2020’nin, bu güzel (!) yılın sonuna yaklaşırken altıncı seçkimizle karşınızdayız. Tür açısından yine çeşitlilik gösteren seçkimizde bu sefer 1980’lerden geriye hiç gitmemişiz. Tabii ekip halinde hazırladığımız seçkilerimizde hoşumuza giden yanlardan biri de bu, önceden isimleri saptasak da tüm yazılar gelinceye, görsellerle birleşinceye dek ortaya nasıl bir liste çıkacağını tam olarak gözümüzde canlandıramıyoruz. Dolayısıyla bir bakıma sadece siz okurlarımız için değil, bizler için de yeni ve keşfedilecek bir liste ortaya çıkıyor her seferinde. Bu seçkimizin ilginizi çekmesi ümidiyle, keyifli okumalar.
An American Werewolf in London (Ece Mercan Yüksel)

John Landis’in yönetmenliğini yaptığı 1981 yapımı An American Werewolf in London (Kurt Adam Londra’da) tam da Kasım ayına yaraşır bir kurt adam filmi! Yalnızca korku ögeleri değil aynı zamanda komedi unsurları da barındıran bu film için aynı zamanda bir “coming of age story” yani büyüme kurgusu da diyebiliriz.

İki genç öğrenci gezmek için İngiltere’ye giderler ve orada güneşli havalara alışkın iki Amerikalı olarak fazlasıyla zorluk çekerler. Kentten uzak bir bölgede keşfe çıkan ikili, kasabanın yerli halkı tarafından da hoş karşılanmaz. Akabinde bir canavar tarafından saldırıya uğrayan bu iki arkadaştan bir tanesi zamanla bir kurt adama dönüşür.

Yetkililer ve yerli halk bu canavarın varlığını kabul etmez, saldırıya uğrayan genç de şehirde bir hastaneye yatırılır.
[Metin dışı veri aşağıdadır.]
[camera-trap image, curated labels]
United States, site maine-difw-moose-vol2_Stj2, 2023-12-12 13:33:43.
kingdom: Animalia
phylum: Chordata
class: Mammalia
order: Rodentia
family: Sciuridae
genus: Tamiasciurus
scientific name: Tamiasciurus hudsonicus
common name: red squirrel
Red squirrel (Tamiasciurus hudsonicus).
Yatırıldığı hastanede kendisine bakan hemşireye tutulan, kurt adam olmakta olan bu genç, bir yandan da ölen arkadaşının “hayaleti” tarafından sürekli rahatsız edilir. Hikâyeye basit bir kurt adam hikâyesi olarak bakmak yerine bir büyüme kurgusu olarak bakınca her şeyin çok daha güzelleştiğini ekleyelim.

Yetişkin bir adama dönüşmekte olan bu genç öğrenci aslen geçirdiği değişimden ve hoşlandığı kadını incitmekten korkmaktadır. Öyle ki aslında ergenlik süreci ve kurt adama dönüşüm süreci arasındaki farklar düşünüldüğünde oldukça azdır. Tarih boyunca süregelen tüm canavar / vampir hikâyelerinin gerçek hayattaki olaylardan doğduğunu da hesaba katınca, film adeta hepimizin bildiği bir döneme işaret ediyor gibi görünüyor. Filme bu şekilde bakmasanız bile keyifli bir seyir yaşayacağınız kesin!
La belle personne (Berfin Tutucu)

Christophe Honoré‘nin yönettiği 2008 yapımı film, 1678 tarihli, La Princesse de Clèves adlı romanın (Madame de La Fayette) modern bir uyarlamasıdır. Honoré bu filmi eski Fransa Cumhurbaşkanı Nicolas Sarkozy‘nin kitabı modern yaşamdan uzak bularak yaptığı açıklamalar sonucunda çekmeye karar vermiş. Annesinin ölümünden sonra Paris’e taşınmış ve yeni okulundaki kişilerle yeni arkadaşlıklar kurma çabasında olan Junie karakterini Léa Seydoux, okulda karşılıklı bir aşkın içine girdiği İtalyanca öğretmeni Nemours karakterini ise Louis Garrel canlandırıyor.

Nick Drake‘in şarkılarının da soundtrack listesinde yer aldığı filmde müzikler önemli bir yere sahip. Klasik bir aşk üçgeni konusuna sahip gibi görünse de film genel olarak gençlerin duygusal dünyalarına, aşka ve Paris’e kamerasını çeviren bir yapım. Öğretmen-öğrenci ilişkisi, homoseksüellik, aldatma ve etik-etik olmayan gibi konularda da düşündürme amacı sağlayan ve yeni söylemler oluşturmaktan çekinmeyen La belle personne, aşk ve aşk acısı hakkında modern anlatılar yaratıyor.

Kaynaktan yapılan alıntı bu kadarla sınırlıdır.